━━━ Stored data ━━━

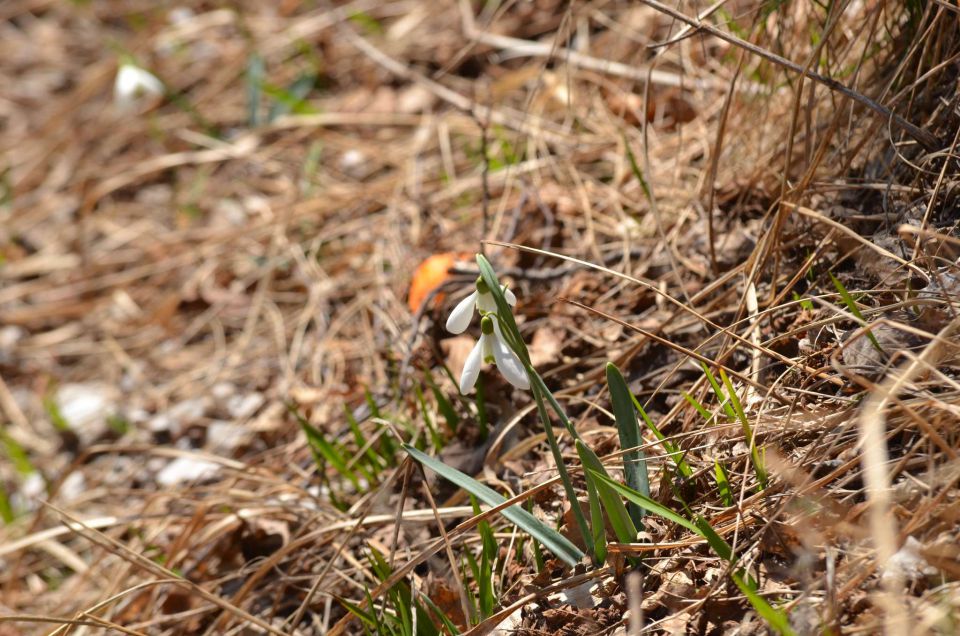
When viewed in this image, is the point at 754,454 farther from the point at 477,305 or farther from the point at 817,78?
the point at 817,78

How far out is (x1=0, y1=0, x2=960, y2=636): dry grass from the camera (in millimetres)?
1360

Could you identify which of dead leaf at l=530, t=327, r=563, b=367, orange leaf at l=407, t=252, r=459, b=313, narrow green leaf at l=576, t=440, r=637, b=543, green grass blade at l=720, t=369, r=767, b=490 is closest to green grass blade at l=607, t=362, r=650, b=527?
narrow green leaf at l=576, t=440, r=637, b=543

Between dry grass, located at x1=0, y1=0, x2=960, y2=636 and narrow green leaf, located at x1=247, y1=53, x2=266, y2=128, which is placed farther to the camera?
narrow green leaf, located at x1=247, y1=53, x2=266, y2=128

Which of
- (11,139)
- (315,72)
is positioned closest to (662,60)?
(315,72)

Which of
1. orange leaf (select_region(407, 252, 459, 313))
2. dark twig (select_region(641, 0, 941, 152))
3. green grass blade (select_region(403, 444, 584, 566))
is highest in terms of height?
dark twig (select_region(641, 0, 941, 152))

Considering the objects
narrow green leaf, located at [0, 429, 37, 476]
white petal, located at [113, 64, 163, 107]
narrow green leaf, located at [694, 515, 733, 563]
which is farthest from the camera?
white petal, located at [113, 64, 163, 107]

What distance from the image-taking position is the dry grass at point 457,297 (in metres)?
1.36

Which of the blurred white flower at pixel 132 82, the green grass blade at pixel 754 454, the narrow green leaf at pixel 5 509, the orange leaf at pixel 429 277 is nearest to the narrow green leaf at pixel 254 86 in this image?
the blurred white flower at pixel 132 82

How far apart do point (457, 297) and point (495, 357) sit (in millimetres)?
955

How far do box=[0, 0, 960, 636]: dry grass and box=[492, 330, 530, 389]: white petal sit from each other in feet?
0.55

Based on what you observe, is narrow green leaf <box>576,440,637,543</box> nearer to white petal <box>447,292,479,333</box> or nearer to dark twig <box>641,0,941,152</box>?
white petal <box>447,292,479,333</box>

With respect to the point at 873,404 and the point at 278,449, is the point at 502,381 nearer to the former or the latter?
the point at 278,449

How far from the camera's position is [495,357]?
54.0 inches

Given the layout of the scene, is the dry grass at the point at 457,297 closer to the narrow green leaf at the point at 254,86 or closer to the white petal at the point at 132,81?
the narrow green leaf at the point at 254,86
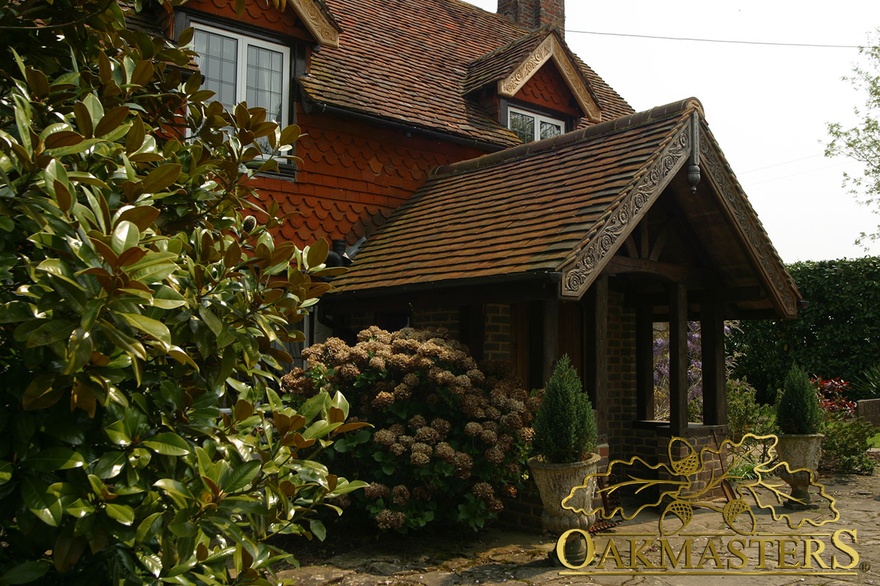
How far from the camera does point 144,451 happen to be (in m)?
2.16

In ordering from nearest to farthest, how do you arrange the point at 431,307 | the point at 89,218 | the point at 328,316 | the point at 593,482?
the point at 89,218
the point at 593,482
the point at 431,307
the point at 328,316

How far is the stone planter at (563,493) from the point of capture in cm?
639

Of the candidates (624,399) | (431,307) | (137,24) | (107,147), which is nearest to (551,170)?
(431,307)

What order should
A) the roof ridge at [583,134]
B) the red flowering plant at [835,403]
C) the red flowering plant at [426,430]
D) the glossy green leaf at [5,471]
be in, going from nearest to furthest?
the glossy green leaf at [5,471] < the red flowering plant at [426,430] < the roof ridge at [583,134] < the red flowering plant at [835,403]

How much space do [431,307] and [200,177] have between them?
6587mm

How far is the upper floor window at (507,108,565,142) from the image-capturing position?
1477 cm

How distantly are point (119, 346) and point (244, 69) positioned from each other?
10204 mm

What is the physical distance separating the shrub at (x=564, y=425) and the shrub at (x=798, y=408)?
158 inches

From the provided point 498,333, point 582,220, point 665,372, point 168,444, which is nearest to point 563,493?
point 582,220

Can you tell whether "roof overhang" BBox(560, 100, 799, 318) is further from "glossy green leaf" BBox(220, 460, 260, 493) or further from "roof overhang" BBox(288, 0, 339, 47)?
"roof overhang" BBox(288, 0, 339, 47)

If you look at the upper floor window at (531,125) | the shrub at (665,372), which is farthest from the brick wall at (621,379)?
the upper floor window at (531,125)

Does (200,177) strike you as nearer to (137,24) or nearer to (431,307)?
(431,307)

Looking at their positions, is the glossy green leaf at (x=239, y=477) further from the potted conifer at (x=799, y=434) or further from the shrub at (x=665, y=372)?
the shrub at (x=665, y=372)

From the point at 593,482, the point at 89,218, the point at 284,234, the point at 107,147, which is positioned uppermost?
the point at 284,234
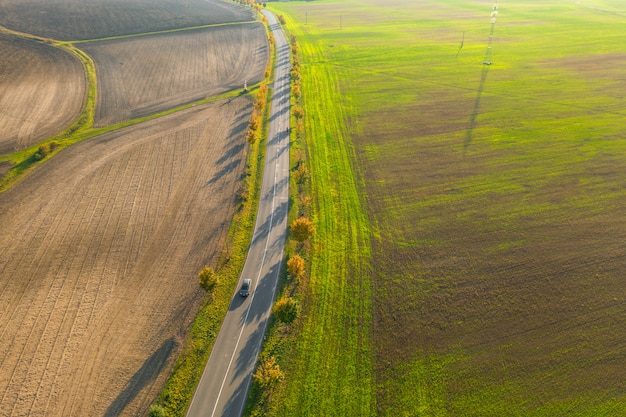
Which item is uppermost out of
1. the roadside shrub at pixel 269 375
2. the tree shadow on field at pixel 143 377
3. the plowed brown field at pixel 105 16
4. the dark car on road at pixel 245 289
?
the plowed brown field at pixel 105 16

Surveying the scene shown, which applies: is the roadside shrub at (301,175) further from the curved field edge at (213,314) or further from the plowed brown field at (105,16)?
the plowed brown field at (105,16)

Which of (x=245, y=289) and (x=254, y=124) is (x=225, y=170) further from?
(x=245, y=289)

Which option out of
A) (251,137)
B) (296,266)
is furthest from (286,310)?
(251,137)

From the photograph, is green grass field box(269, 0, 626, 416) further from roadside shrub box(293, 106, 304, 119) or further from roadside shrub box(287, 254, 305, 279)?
roadside shrub box(293, 106, 304, 119)

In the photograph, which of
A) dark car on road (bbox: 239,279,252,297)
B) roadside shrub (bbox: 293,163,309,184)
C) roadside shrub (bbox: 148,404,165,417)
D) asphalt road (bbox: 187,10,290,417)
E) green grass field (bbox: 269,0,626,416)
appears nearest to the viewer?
roadside shrub (bbox: 148,404,165,417)

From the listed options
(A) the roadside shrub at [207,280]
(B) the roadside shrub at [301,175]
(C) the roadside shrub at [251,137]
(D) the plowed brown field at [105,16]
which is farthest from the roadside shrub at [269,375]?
(D) the plowed brown field at [105,16]

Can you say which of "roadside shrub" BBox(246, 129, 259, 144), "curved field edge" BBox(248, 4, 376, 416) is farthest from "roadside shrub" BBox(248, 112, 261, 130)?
"curved field edge" BBox(248, 4, 376, 416)

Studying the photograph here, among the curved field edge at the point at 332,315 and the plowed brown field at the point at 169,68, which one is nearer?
the curved field edge at the point at 332,315

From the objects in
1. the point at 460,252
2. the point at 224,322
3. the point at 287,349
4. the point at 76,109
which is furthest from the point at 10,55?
the point at 460,252
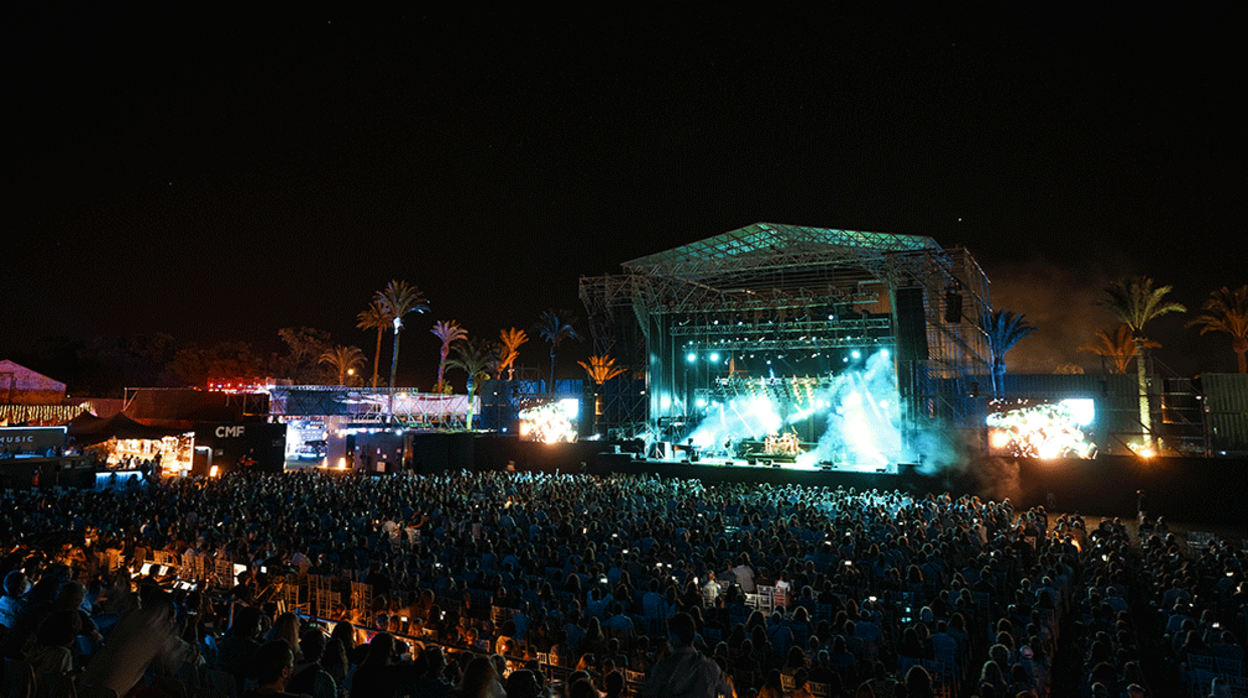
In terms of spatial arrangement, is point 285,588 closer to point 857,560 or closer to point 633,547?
point 633,547

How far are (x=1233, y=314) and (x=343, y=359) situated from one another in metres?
59.5

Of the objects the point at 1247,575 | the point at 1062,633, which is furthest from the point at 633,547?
the point at 1247,575

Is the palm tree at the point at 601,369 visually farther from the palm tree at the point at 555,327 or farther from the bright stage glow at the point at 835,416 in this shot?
the palm tree at the point at 555,327

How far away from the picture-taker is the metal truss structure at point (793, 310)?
23.8 meters

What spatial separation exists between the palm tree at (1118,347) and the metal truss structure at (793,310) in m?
12.3

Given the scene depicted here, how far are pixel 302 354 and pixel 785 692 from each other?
62088 mm

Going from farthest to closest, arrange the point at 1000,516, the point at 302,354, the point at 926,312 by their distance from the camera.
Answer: the point at 302,354
the point at 926,312
the point at 1000,516

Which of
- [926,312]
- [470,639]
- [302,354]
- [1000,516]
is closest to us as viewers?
[470,639]

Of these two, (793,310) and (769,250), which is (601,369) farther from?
(769,250)

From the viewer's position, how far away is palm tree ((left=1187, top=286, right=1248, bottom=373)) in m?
27.7

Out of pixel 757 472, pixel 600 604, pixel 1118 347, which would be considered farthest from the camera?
pixel 1118 347

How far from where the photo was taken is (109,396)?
4794 cm

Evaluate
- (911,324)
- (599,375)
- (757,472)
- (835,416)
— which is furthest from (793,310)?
(599,375)

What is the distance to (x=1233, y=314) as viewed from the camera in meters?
27.8
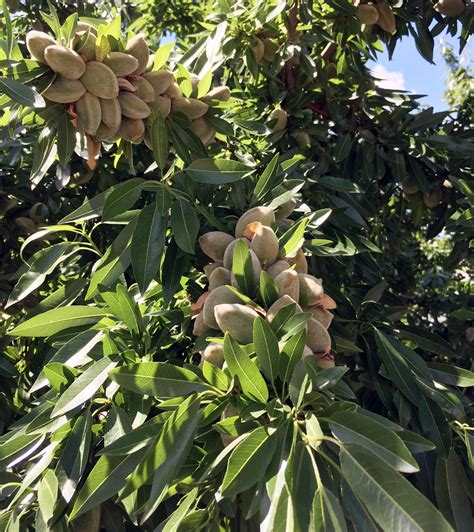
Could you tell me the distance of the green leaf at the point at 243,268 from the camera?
111 cm

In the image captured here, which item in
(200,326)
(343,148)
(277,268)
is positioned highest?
(343,148)

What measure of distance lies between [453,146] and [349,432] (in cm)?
142

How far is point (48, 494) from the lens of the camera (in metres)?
1.10

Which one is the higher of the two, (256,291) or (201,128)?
(201,128)

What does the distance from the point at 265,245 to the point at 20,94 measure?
53 cm

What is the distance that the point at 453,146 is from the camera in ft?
6.68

━━━

# [Request]
Write out an exact copy of the lines beginning at the line that contains "What is the distance to" and ending at the last line of the listing. Exclude pictures.

# [Reply to the task]
What is the distance to (x=1233, y=314) as viewed from the camera in meters?
27.8
Could you tell me the distance of the green leaf at the point at 243,268 from the camera?
111 cm

In the image captured here, which item in
(200,326)
(343,148)
(277,268)
is positioned highest?
(343,148)

What measure of distance lies between [453,146] and [349,432] (in cm)?
142

How far is point (48, 494) from the lens of the camera (in metres)?
1.10

Which one is the higher of the two, (256,291) or (201,128)?
(201,128)

What does the distance from the point at 265,245 to the point at 20,94 measure?
53 cm

What is the distance that the point at 453,146 is from the camera in ft?
6.68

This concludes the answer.